A Internet das Coisas atualmente já conecta lâmpadas, geladeiras, microondas e outros objetos. Mas pra onde vai essa tendência? Qual o killer app que vai popularizar o conceito? E as smart cities, como ficam? Conversamos sobre esses e outros assuntos com José Palazzi, diretor-sênior de vendas da Qualcomm para a América Latina. Confira o bate-papo.

José Palazzi, da Qualcomm (Crédito:Divulgação)

Quando falamos de IoT no lado do consumidor, normalmente falamos de casas conectadas. Mas esse papo de “acende a luz, apaga a luz” aparentemente não é suficiente para popularizar o conceito. Está faltando um killer app?

O que acontece nesse segmento hoje é uma combinação de coisas interessantes. Quando os assistentes de voz apareceram, eram uma verdadeira coqueluche, uma esperança de que o usuário fosse requerer gradativamente features novos ou novas formas de uso.

Mas realmente, se não houver killer apps ou algo que puxe o mercado, o usuário tende naturalmente a ficar em uma zona de conforto. “Compro a lâmpada e falo ‘Ok Google liga a lâmpada’, e só.

Então, começamos agora a ter novas aplicações de IoT. Temos TVs que usam comandos de voz para trocar de canal. Temos aqui no Brasil câmeras que ‘sabem’ o que é uma porta aberta, uma porta fechada. Ao ponto do usuário perguntar para o assistente de voz o seguinte: ok Google, eu deixei a porta da sala aberta ou fechada? E ele poder dizer a porta estava aberta, sem precisar instalar um sensor na porta. Pode-se ainda usar o assistente para abrir a porta, remotamente. Com isso, a indústria de fechaduras aqui no Brasil já começa a fazer fechaduras que tenham este recurso.

E o que podemos esperar da evolução destes equipamentos?

Há mais coisas pelo caminho, Aqui em casa tenho um protótipo que batizamos internamente de Jarvis.

Ele é é um espelho. Eu converso com ele e posso fazer perguntas de assistente de voz. O Jarvis tem uma câmera, e eu ‘ensinei’ para ele o que é um padrão de janela aberta, de janela fechada. Eu dei para ele skills como, por exemplo, ‘checa no Google se vai chover hoje’.

Então eu ensinei para ele um padrão que diz o seguinte: se a previsão é de chuva, ele vai me dizer ‘sua janela está aberta e hoje vai chover’. Está entendendo onde a gente quer chegar? Ou seja, acredito que a definição do IoT é máquina conversando com máquina, a máquina local e a máquina em nuvem. Essa ‘conversa’, vai melhorar a qualidade de vida do cidadão.

A máquina vai aprender meus padrões, e eu não vou precisar perguntar se vai chover. Ela vai me dizer e me aconselhar a tomar providências, ou ela mesma tomar as ações adequadas.

Tarefas:
a) Segundo a entrevista, que nome José Palazzi e sua equipe deram internamente ao protótipo que ele tem em casa?
b) Reproduza o trecho da entrevista que vai de "Ele é é um espelho." até "vida do cidadão.", inclusive, trocando "janela" por "porta".

Itens extraídos de uma coleção:

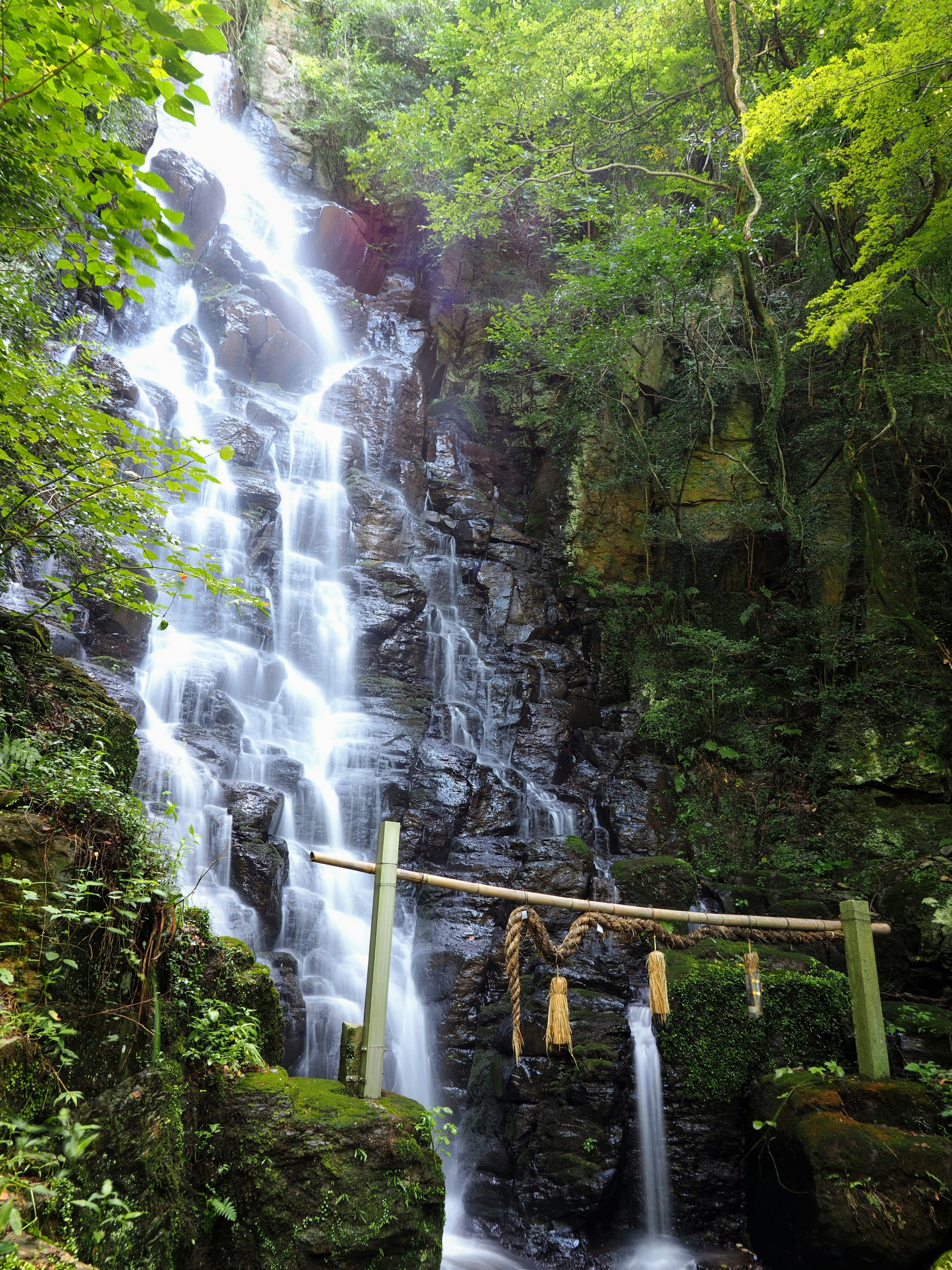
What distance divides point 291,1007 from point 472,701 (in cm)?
758

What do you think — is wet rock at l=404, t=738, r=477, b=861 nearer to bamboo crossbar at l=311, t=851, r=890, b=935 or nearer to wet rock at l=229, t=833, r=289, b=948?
wet rock at l=229, t=833, r=289, b=948

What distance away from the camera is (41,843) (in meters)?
3.69

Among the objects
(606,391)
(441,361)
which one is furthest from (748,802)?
(441,361)

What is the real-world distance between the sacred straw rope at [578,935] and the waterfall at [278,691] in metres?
2.41

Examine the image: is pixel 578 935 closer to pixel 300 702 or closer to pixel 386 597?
pixel 300 702

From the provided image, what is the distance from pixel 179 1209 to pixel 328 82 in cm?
2809

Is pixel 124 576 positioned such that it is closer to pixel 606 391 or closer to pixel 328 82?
pixel 606 391

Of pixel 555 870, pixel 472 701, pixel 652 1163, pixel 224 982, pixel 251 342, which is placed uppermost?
pixel 251 342

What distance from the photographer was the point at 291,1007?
801 cm

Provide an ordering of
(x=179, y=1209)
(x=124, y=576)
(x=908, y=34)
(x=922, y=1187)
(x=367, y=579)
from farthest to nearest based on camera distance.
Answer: (x=367, y=579)
(x=908, y=34)
(x=124, y=576)
(x=922, y=1187)
(x=179, y=1209)

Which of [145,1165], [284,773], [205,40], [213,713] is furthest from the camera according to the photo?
[213,713]

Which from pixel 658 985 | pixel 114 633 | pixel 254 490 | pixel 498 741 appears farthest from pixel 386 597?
pixel 658 985

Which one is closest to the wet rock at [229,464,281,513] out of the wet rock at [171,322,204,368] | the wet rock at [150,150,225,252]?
the wet rock at [171,322,204,368]

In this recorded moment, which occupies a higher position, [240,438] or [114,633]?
[240,438]
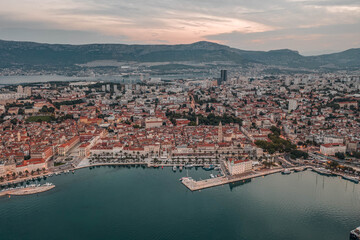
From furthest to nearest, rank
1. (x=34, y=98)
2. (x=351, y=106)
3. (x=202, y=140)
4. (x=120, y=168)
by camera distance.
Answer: (x=34, y=98), (x=351, y=106), (x=202, y=140), (x=120, y=168)

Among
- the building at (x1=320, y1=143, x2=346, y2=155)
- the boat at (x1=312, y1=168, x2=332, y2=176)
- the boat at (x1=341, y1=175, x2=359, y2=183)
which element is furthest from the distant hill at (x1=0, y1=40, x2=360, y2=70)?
the boat at (x1=341, y1=175, x2=359, y2=183)

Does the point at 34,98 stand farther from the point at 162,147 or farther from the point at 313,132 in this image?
the point at 313,132

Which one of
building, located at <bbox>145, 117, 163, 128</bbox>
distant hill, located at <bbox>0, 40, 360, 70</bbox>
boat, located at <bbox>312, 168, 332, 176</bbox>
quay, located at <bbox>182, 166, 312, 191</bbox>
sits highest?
distant hill, located at <bbox>0, 40, 360, 70</bbox>

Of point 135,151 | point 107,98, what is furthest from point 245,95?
point 135,151

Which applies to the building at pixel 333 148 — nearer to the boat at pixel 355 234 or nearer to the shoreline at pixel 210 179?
the shoreline at pixel 210 179

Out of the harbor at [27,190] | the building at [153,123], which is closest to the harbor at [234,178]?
the harbor at [27,190]

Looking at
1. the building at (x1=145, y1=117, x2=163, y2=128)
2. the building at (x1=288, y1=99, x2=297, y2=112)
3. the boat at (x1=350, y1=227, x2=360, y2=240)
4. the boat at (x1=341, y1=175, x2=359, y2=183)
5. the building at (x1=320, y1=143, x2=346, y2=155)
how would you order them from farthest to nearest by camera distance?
the building at (x1=288, y1=99, x2=297, y2=112) < the building at (x1=145, y1=117, x2=163, y2=128) < the building at (x1=320, y1=143, x2=346, y2=155) < the boat at (x1=341, y1=175, x2=359, y2=183) < the boat at (x1=350, y1=227, x2=360, y2=240)

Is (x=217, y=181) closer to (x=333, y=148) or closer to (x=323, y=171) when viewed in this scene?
(x=323, y=171)

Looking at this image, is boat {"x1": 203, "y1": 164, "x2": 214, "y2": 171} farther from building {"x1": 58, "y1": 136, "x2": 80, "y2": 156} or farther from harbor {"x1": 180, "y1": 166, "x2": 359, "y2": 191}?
building {"x1": 58, "y1": 136, "x2": 80, "y2": 156}
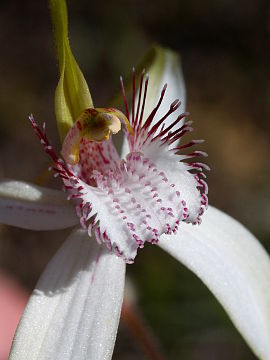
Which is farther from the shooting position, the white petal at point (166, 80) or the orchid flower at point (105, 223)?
the white petal at point (166, 80)

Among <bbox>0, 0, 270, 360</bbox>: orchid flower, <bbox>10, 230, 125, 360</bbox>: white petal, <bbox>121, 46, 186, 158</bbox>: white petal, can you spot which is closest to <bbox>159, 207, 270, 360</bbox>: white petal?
<bbox>0, 0, 270, 360</bbox>: orchid flower

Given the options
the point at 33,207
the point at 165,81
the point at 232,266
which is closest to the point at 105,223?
the point at 33,207

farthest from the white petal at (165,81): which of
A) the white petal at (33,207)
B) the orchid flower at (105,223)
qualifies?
the white petal at (33,207)

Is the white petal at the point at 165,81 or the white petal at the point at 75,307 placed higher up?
the white petal at the point at 165,81

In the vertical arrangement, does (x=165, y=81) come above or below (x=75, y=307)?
above

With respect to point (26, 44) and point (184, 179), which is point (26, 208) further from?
point (26, 44)

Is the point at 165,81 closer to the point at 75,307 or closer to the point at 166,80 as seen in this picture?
the point at 166,80

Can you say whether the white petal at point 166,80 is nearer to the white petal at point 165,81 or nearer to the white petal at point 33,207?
the white petal at point 165,81
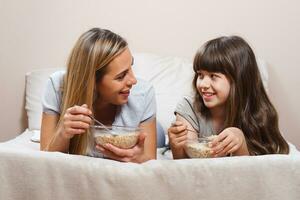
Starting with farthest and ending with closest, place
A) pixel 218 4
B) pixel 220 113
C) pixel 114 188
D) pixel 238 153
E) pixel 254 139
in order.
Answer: pixel 218 4
pixel 220 113
pixel 254 139
pixel 238 153
pixel 114 188

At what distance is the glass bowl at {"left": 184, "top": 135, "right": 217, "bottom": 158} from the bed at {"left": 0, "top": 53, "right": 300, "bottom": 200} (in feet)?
0.67

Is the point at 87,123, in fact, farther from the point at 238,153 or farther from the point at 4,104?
the point at 4,104

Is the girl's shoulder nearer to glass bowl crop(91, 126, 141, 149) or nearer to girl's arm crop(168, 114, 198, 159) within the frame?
girl's arm crop(168, 114, 198, 159)

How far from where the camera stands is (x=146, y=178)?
2.32 ft

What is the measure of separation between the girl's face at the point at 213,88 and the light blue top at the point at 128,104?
0.18 meters

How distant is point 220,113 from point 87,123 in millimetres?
637

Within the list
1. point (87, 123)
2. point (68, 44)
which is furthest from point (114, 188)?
point (68, 44)

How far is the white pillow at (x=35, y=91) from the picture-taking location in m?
1.83

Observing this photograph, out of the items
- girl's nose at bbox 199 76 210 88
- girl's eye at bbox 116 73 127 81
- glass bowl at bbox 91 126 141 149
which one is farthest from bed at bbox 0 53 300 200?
girl's nose at bbox 199 76 210 88

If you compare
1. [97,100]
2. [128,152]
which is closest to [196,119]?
[97,100]

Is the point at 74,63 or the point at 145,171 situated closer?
the point at 145,171

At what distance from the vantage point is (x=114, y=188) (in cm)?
71

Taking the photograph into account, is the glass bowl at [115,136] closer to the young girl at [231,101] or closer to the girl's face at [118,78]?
the girl's face at [118,78]

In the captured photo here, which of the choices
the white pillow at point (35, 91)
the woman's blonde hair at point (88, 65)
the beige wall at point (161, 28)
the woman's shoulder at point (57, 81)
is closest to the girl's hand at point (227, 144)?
the woman's blonde hair at point (88, 65)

Respostas do exercício:
a) Jarvis.

b)
Ele é é um espelho. Eu converso com ele e posso fazer perguntas de assistente de voz. O Jarvis tem uma câmera, e eu ‘ensinei’ para ele o que é um padrão de porta aberta, de porta fechada. Eu dei para ele skills como, por exemplo, ‘checa no Google se vai chover hoje’.

Então eu ensinei para ele um padrão que diz o seguinte: se a previsão é de chuva, ele vai me dizer ‘sua porta está aberta e hoje vai chover’. Está entendendo onde a gente quer chegar? Ou seja, acredito que a definição do IoT é máquina conversando com máquina, a máquina local e a máquina em nuvem. Essa ‘conversa’, vai melhorar a qualidade de vida do cidadão.